• [Task directions]: Nothing but the lines from the one containing "youngest scion of" through the end of the entries below should be set down, each exactly as written.

• [Scraped caption text data]:
------
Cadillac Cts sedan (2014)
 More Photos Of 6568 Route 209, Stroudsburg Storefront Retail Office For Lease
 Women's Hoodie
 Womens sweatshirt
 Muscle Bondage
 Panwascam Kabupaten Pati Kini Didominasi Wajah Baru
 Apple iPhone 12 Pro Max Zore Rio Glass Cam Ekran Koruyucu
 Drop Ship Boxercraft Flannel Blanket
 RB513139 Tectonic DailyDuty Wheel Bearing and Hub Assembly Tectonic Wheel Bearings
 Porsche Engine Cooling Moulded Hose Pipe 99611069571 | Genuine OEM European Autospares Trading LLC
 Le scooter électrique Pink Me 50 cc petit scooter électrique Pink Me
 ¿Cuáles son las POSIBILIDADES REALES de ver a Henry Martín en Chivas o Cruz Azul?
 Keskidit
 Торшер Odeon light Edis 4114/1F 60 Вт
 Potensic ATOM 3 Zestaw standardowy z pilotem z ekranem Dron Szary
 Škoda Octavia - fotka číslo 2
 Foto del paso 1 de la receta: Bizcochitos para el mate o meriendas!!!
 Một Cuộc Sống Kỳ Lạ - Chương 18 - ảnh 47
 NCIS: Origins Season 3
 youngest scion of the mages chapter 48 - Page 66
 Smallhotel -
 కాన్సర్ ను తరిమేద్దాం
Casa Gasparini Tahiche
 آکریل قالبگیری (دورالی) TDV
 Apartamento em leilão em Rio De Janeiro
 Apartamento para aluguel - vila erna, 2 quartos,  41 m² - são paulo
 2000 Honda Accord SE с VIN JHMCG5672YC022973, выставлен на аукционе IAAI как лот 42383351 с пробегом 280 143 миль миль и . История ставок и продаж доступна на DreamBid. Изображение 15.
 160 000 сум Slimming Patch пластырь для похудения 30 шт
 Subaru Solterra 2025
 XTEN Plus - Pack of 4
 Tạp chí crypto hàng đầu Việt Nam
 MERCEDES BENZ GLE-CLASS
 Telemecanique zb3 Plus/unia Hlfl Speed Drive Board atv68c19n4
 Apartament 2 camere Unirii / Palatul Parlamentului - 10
------
• [Your solution]:
 youngest scion of the mages chapter 48 - Page 66
 Smallhotel -
 కాన్సర్ ను తరిమేద్దాం
Casa Gasparini Tahiche
 آکریل قالبگیری (دورالی) TDV
 Apartamento em leilão em Rio De Janeiro
 Apartamento para aluguel - vila erna, 2 quartos,  41 m² - são paulo
 2000 Honda Accord SE с VIN JHMCG5672YC022973, выставлен на аукционе IAAI как лот 42383351 с пробегом 280 143 миль миль и . История ставок и продаж доступна на DreamBid. Изображение 15.
 160 000 сум Slimming Patch пластырь для похудения 30 шт
 Subaru Solterra 2025
 XTEN Plus - Pack of 4
 Tạp chí crypto hàng đầu Việt Nam
 MERCEDES BENZ GLE-CLASS
 Telemecanique zb3 Plus/unia Hlfl Speed Drive Board atv68c19n4
 Apartament 2 camere Unirii / Palatul Parlamentului - 10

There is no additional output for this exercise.